*Extrait de page*.
Nouvelle croisade contre l’avortement en Suisse…

Nouvelle croisade contre l’avortement en Suisse…



Fin janvier un comité
chapeauté par la PDC soleuroise Elvira Bader, l’UDC
schwytzois Peter Föhn et la co-présidente du Parti
évangélique genevois, Valérie Kasteler-Budde, a
lancé une initiative populaire fédérale
intitulée : « Financer l’avortement
est une affaire privée ». Pour la combattre
efficacement, il nous faut défendre un élargissement du
droit à l’avortement et à la contraception, mais
aussi une assurance maladie plus solidaire.

Les initiant·e·s veulent faire inscrire dans la
Constitution fédérale que, « sous
réserve de rares exceptions concernant la mère,
l’interruption de grossesse et la réduction embryonnaire
ne sont pas couvertes par l’assurance obligatoire ».
Leur proposition viserait quatre objectifs : renforcer
« la liberté de l’individu »,
décharger l’assurance-maladie obligatoire de
« prestations discutables », renforcer les
« droits des parents » et faire baisser les
primes maladie.

    Elvira Bader et Peter Föhn n’en sont pas
à leur premier coup d’essai. Le 10 juin 2009, ce tandem
avait déposé une motion au Conseil National demandant que
l’assurance de base cesse de prendre en charge l’IVG et
« la pilule du lendemain ». Même pour
le Conseil fédéral, l’adoption de cette motion nous
aurait ramené à la situation d’avant la
dépénalisation de l’avortement : elle a
heureusement été balayée par 104 voix contre 37.

Bousculer l’agenda de la droite traditionnelle

Le comité d’initiative est co-présidé par la
soleuroise Elvira Bader (PDC) et la genevoise Valérie
Kasteler-Budde (PEV). Il compte une dizaine de membres de l’UDC,
dont l’inévitable Oskar Freysinger, quatre du PDC et trois
du PEV. Pourtant, le PDC et l’extrême droite sont
divisés. Des élu·e·s PDC auraient
souhaité que leur parti soit consulté au
préalable : pour Reto Wehrli (PDC, Schwytz),
l’initiative conduirait à une inégalité
entre les femmes qui peuvent se payer une IVG et celles qui n’en
ont pas les moyens. Pour Jürg Stahl (UDC, Zurich), ce projet
mélange coût et éthique; des femmes UDC se
désolidarisent…

    En 2008, il n’y a eu que 10 800
interruptions de grossesse en Suisse, ce qui correspond à 69
femmes en âge de procréer sur 1000 (un taux
inférieur à celui des pays voisins). Mais en mettant en
cause le droit à l’avortement (0,02 % des
coûts de la santé !), l’extrême droite
s’efforce de relooker le vieux cheval de bataille de ses
initiatives « Oui à la vie » et
« Pour la mère et l’enfant ».
Comme pour l’interdiction des minarets, elle entend bousculer
l’agenda politique de la droite traditionnelle.

    « L’interruption de grossesse
n’est pas une maladie », nous assène-t-on.

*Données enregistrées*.
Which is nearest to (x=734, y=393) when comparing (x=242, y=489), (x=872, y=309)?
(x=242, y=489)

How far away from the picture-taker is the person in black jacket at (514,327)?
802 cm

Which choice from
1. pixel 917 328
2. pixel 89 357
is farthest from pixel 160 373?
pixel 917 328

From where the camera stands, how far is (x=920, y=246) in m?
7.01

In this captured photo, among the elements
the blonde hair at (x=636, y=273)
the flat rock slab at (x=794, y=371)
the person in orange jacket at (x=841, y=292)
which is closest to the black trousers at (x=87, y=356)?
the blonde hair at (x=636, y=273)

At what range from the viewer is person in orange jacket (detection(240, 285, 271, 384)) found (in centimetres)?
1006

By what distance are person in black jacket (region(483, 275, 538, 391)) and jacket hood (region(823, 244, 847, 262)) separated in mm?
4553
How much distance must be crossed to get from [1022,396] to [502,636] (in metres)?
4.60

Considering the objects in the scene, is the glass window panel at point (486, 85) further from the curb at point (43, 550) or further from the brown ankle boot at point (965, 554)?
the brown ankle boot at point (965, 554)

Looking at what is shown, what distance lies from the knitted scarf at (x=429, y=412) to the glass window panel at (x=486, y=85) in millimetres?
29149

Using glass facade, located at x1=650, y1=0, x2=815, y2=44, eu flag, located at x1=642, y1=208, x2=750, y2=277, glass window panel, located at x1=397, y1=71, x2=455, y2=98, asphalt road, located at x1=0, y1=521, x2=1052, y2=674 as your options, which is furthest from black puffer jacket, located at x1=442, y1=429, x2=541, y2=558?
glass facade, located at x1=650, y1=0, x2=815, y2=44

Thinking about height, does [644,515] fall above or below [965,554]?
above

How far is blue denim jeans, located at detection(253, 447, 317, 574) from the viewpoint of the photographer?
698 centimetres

---

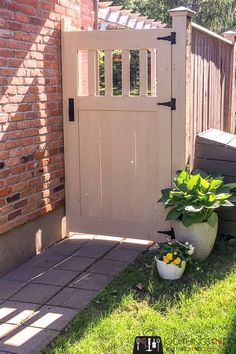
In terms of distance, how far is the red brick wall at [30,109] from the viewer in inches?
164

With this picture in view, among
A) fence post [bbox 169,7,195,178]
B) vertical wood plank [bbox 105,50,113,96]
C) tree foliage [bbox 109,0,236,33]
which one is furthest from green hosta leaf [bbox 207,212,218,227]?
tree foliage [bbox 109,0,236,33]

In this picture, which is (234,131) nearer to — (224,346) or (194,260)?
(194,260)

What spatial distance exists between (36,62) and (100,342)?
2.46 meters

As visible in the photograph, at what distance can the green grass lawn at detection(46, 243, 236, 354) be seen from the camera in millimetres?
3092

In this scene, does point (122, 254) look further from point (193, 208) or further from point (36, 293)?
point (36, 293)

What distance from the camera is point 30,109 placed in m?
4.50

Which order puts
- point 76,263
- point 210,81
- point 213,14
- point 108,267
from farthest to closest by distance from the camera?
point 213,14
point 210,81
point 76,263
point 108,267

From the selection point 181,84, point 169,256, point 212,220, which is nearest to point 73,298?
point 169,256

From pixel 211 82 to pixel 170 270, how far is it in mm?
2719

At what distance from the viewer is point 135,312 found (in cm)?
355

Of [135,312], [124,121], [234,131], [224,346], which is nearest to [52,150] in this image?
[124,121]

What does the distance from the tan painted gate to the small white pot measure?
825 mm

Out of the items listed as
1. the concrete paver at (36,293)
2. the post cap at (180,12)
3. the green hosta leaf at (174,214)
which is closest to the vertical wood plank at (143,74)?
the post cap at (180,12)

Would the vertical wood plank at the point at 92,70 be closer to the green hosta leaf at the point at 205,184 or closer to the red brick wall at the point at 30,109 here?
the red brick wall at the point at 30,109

*Objectif visé*.
Selon l'extrait de page, par combien de voix contre combien la motion déposée le 10 juin 2009 a-t-elle été rejetée ?

*Problème résolu*.
Par 104 voix contre 37.